- [TASK BRIEF] Reproduce the passage on Quine between "Evans’s argument doesn’t" and "the logical particles.", inclusive, substituting "interpreters" for "translators".

- [DOCUMENT SEGMENT]
((

The other Quinean thing is a question. Is there anywhere in Quine’s writings where he discusses the role of statistics and probability in modern science? It seemed like there could be something there that could be used as the beginning of an objection to Quine’s fairly tidy picture of scientific inquiry. (This thought is sort of half-baked at this point.) Over the holidays I couldn’t think of anywhere Quine talked about how it fit into his epistemological views. It seemed odd that Quine didn’t ever discuss it, given the importance of statistics in science, so I’m fairly sure I’m forgetting or overlooking something. There might be something in From Stimulus to Science or Pursuit of Truth, but I won’t have access to those for a few days yet. [Edit: In the comments Greg points out that Sober presented a sketch of a criticism along the lines above in his paper “Quine’s Two Dogmas,” available for download on his papers page.]

Both Evans, in his “Identity and Predication,” and Davidson, in e.g. “Meaning, Truth, and Evidence,” criticize Quine’s views on reference while accepting what he says about the indeterminacy of translation. Neither thinks that Quine has established that we should understand others as possibly talking about rabbit stages as opposed to rabbits. They both want to emphasize the primacy of objects. The ways they go about this differ somewhat. Davidson argues on broadly epistemological grounds. To get a conception of evidence that will support our beliefs, we need a distal view of stimuli, which requires the distal end to be an object to act as the causal origin of a stimulus. Evans argues on semantic grounds. Given the speech behavior of a community with enough expressive resources to use a negation, we must understand them as talking about objects, material bodies, instead of something else.

Evans’s argument doesn’t seem to work since he draws conclusions from the descriptions of the speech behavior of the community that are not warranted by that description. In particular, his description doesn’t support his ascription of negation and contradiction. Quine could respond to his argument in this way, denying that Evans has established that they are using the language in such a way that we must (can?) understand them as using logical language. As translators we haven’t reached the stage of translation in which we can pick out the logical particles.

))

- [EXTRACTED DATA]
((

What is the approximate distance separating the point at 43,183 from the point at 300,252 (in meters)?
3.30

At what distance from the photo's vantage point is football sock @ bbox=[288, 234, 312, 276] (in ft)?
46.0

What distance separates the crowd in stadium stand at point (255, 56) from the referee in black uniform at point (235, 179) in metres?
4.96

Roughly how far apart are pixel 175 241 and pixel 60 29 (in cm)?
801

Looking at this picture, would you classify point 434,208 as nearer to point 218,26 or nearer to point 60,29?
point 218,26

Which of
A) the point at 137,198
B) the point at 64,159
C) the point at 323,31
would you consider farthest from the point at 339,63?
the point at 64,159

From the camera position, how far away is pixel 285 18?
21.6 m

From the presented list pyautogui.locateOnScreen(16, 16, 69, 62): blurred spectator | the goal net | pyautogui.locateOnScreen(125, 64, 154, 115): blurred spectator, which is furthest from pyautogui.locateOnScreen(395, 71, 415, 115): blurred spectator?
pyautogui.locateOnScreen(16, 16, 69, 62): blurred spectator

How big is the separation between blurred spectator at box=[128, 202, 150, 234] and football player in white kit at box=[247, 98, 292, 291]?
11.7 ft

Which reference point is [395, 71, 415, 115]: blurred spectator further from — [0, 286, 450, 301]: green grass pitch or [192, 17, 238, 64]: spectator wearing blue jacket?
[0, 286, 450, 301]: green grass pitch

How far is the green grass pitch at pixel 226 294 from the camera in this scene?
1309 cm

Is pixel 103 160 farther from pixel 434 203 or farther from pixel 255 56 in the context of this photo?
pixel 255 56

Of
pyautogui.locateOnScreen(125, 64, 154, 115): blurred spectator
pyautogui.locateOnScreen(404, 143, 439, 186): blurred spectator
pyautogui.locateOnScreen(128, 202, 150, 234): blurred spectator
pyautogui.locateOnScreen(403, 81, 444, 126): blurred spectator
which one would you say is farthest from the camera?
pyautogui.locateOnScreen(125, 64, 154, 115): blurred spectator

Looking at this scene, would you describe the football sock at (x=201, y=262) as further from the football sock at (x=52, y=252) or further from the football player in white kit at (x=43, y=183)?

))

- [FINISHED ANSWER]
Evans’s argument doesn’t seem to work since he draws conclusions from the descriptions of the speech behavior of the community that are not warranted by that description. In particular, his description doesn’t support his ascription of negation and contradiction. Quine could respond to his argument in this way, denying that Evans has established that they are using the language in such a way that we must (can?) understand them as using logical language. As interpreters we haven’t reached the stage of translation in which we can pick out the logical particles.